▸ LESETEXT:
"""

Mittwoch April 1st, 2009
Immer gegen die Kleinen

Es gibt sie doch, die Kleinen!
Während die Waliser heute auf der Suche nach ihrem Stolz sind, den sie gegen die Finnen bei der 0:2 Heimniederlage verloren haben, geht es für die Bundeself um wertvolle Punkte im Fernduell gegen Russland.
Auch wenn Löw tiefstapelt, wie es nun einmal deutsche Tradition ist: “es gibt keine kleinen mehr”, muss gegen diese walisische Mannschaft einfach gewonnen werden.
Interessanteste Spieler der Inselbewohner sind, dass Nachwuchstalent Aaron Ramsey von Arsenal (wo auch sonst sollte er spielen) und “the nutter with the putter” Greg Bellamy von Man City.
Viel wichtiger als die Begegnung gegen die zweitklassigen Waliser, ist die Frage warum die Deutsche Nationalmannschaft in den folgenden Freundschaftsspielen immer nur gegen drittklassige Mannschaften “Fußballzwerge” antritt.
Die Freundschaftsspielgegner im Jahre 2009 heißen China, Südafrika und Vereinigte Arabische Emirate! Na Großartig! Während andere Fußballgroßmächte sich untereinander treffen um mal einen echten Härtetest durchzuführen und um den Zuschauern an den Fernsehschirmen etwas zu bieten, tingelt die Deutschen durch die Fußballprovinz – aus sportpolitischen Gründen. Es ist ja in Ordnung das auch der DFB in Marketingkategorien denken – aber muss es gleich bei allen Freundschaftsspielen sein?? Und was ist mit dem heimischen Markt?

"""

▸ BEREITGESTELLTES MATERIAL:
"""

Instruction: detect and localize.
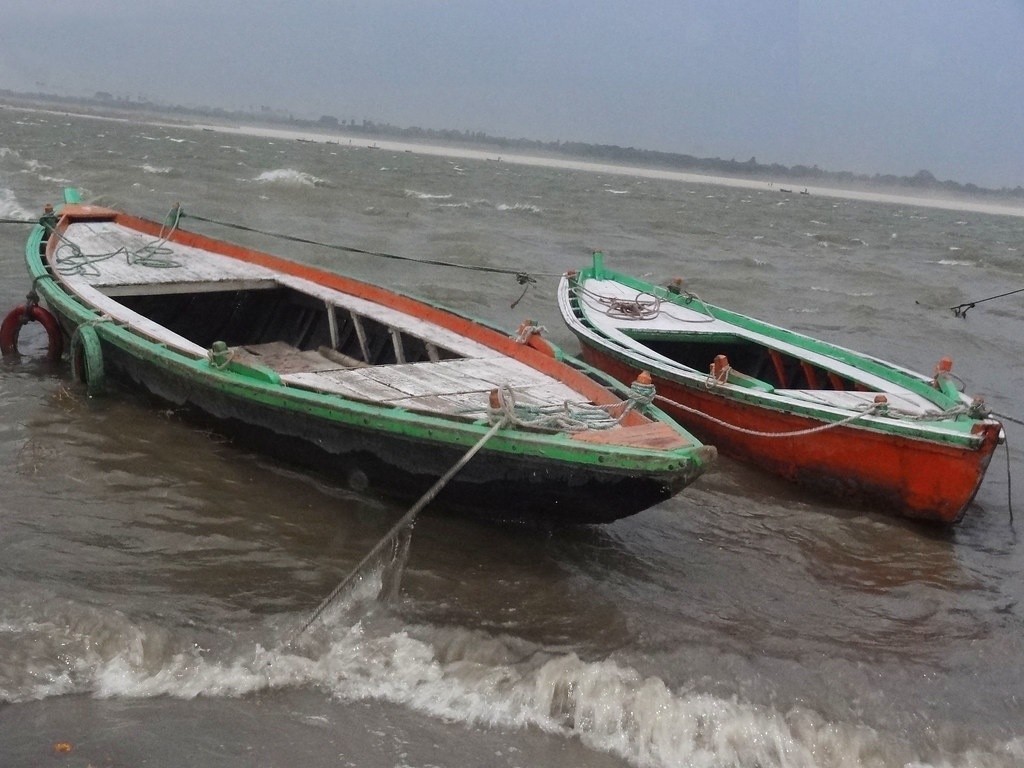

"""

▸ AUFGABEN ZUM TEXT:
(1) Gegen welche Gegner bestreitet die deutsche Nationalmannschaft laut dem Text über die Nationalmannschaft 2009 ihre Freundschaftsspiele?
(2) Bitte führe den Text über die Nationalmannschaft im Anschluss an seinen letzten Satz weiter.
Die Daten haben mit dem Text über die Nationalmannschaft nichts zu tun.

▸ LÖSUNGEN:
(1) Gegen China, Südafrika und die Vereinigten Arabischen Emirate.

(2)
Also ich denke in zwei Freundschaftsspiele pro Jahr, könnte ruhig mal Mannschaften von Format getroffen werden. Besiegt man diese, kann man sich die Redewendung von den kleinen auch Sparen, wird verloren, ist es immerhin eine gute Standortbestimmung.
Und als Fan will ich: Argentinien, Spanien, Frankreich, Holland, England, Mexiko, Portugal, Italien, die Elfenbeinküste, Nigeria und Kamerun sehen (scheiß auf Brasilien!!!) und nicht diese Gegurke gegen Mannschaften die hier in der Oberliga Probleme hätten!!!